Even if we had the figures to hand – the actual corporate and personal taxation take from Scotland, the actual spend in Scotland, the oil revenues, the backlog of capital works, the share of duties and so on – it would mean little in terms of the independence debate. A change of policy on the part of an independent government would move the numbers and a range of policy alterations will create a new landscape. Additionally, forces will come to bear which change those figures over which governments have little control, as we have seen recently. The real question to answer is ‘How can we make our country more robust to withstand the buffeting of bad weather, flexible enough to accommodate different strands of enterprise, and agile enough to take advantage of opportunities?’ The independence question in there is ‘can we do it?’ That’s what we should be looking at in the economic debate, how do we make this country resilient in the face of challenges, forward-looking in opportunity harvesting and capable of sustaining and improving her people’s standard of living?
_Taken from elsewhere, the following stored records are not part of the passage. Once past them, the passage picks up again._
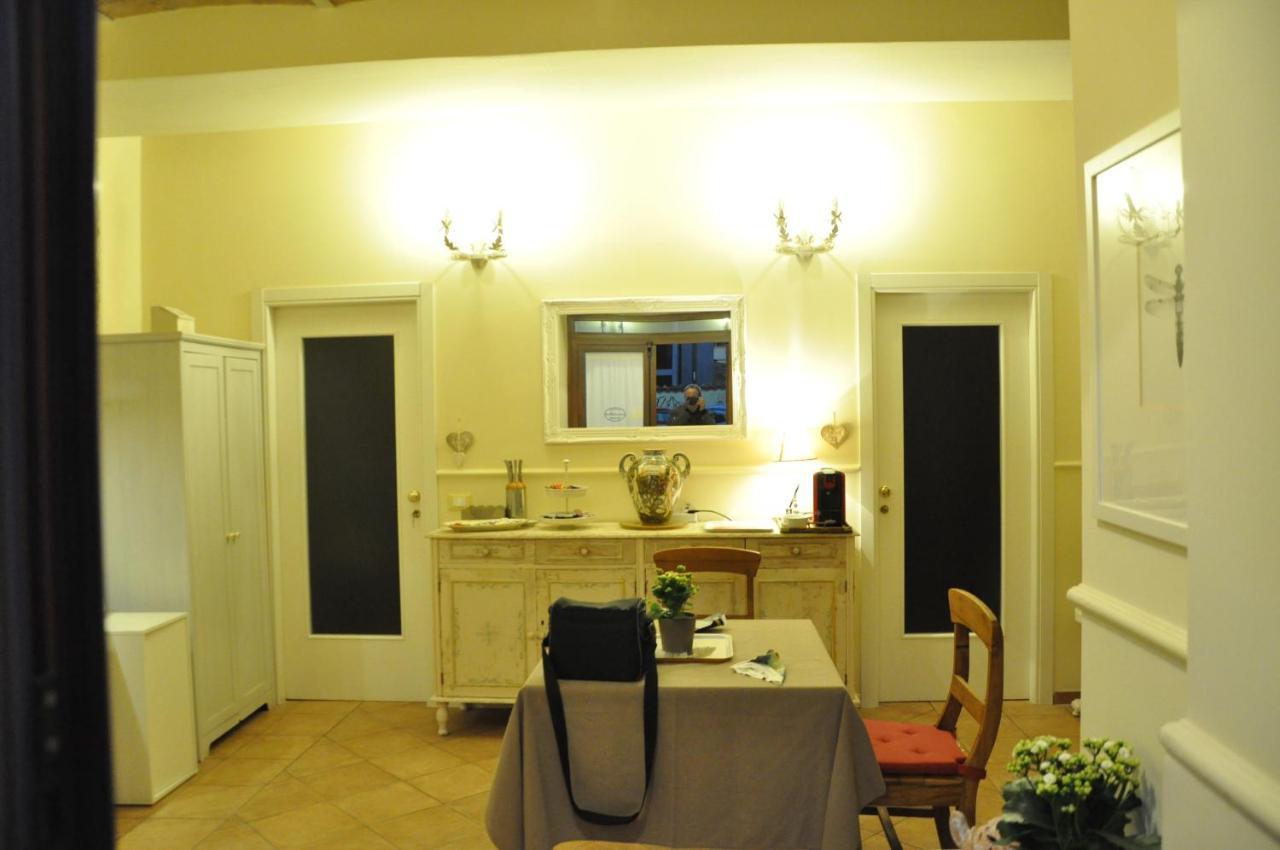 بيسكارا Bed And Breakfast Piazza Mercato المظهر الخارجي الصورة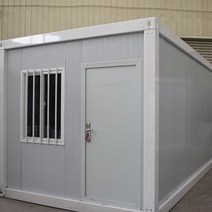 2022puzhong의 뜨거운 신제품 빠른 접합 집 컨테이너 조립식, 한개옵션0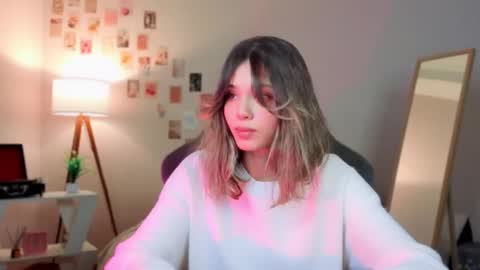 Sara Connor online show from January 2026 01:26:02 PM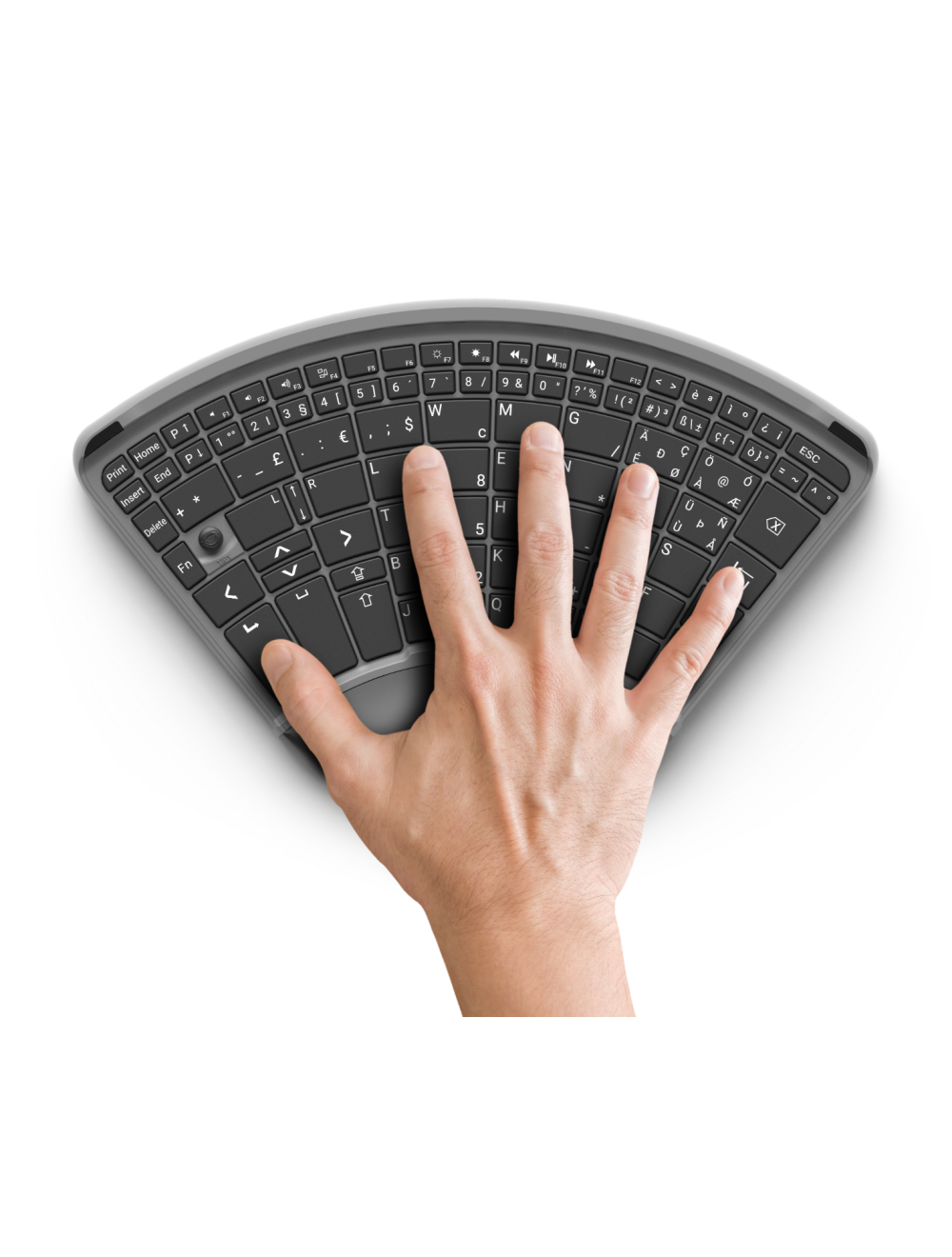 Tipy Keyboard
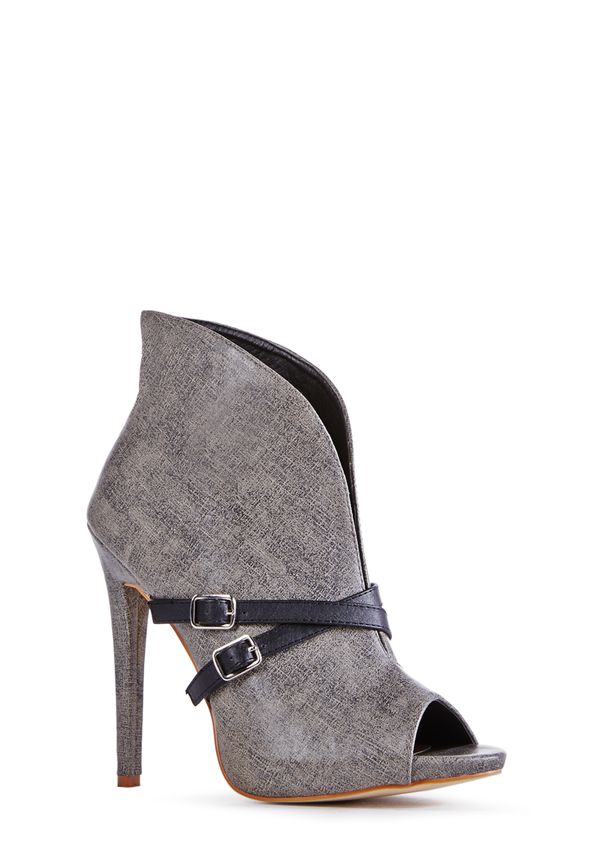 Roselyn in Gray - Get great deals at JustFab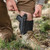 Galco Cop Ankle Band Right Hand Neoprene Universal Ankle Holster - CAB2L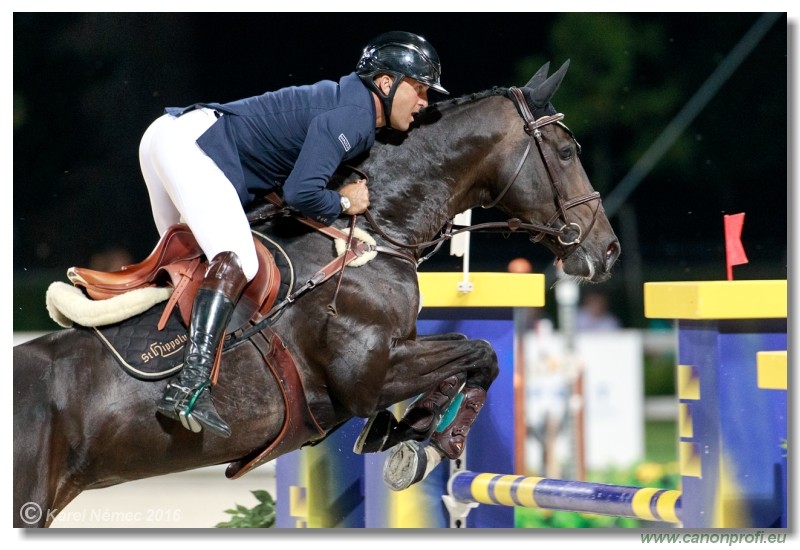 amorn Summer Masters - Silver Tour Final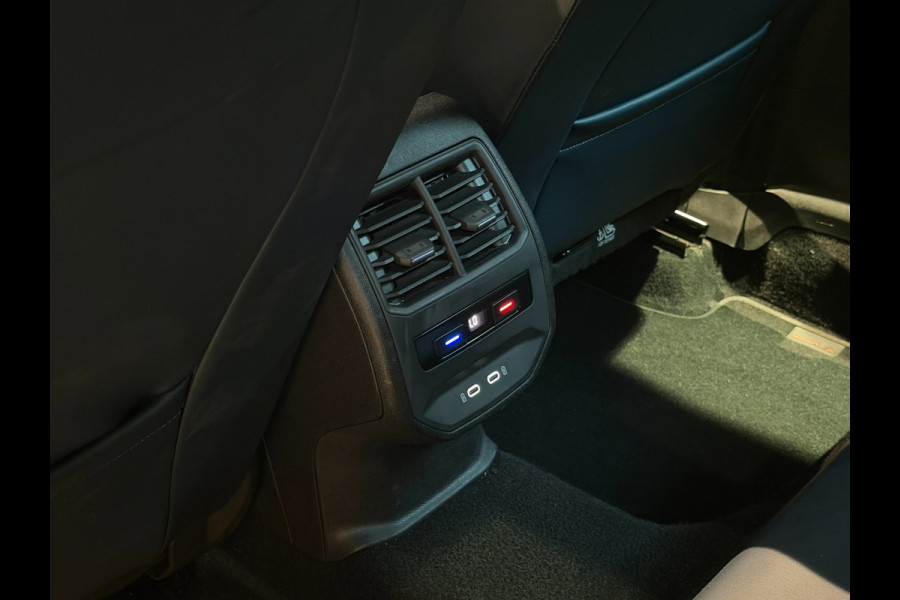 CUPRA Formentor 2.0 TSI 4DRIVE 310pk|Pano|Memory|Beats|Keyless|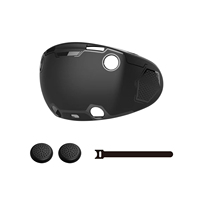 Funda protectora de TPU para auriculares PS Virtual Reality 2, protectores de carcasa para mandos de consola PS, accesorios para el polvo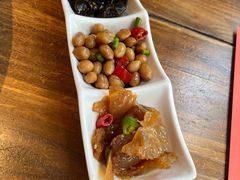 -鱼食饭稻·苏浙土菜17年老馆子(平江路店)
It’s only partially a numbers exercise, the current figures only hint at what tomorrow may bring – it’s more an exercise in imaging a new landscape and about how to deliver it. That journey should take us away from the barren lands of GERS and into the more fertile lands of positive human interaction. The numbers may be fascinating and deliver us a cracking good argument from time to time but we’d best take a look at what we could win should we dare to try. That’s a field to poke my nose into next.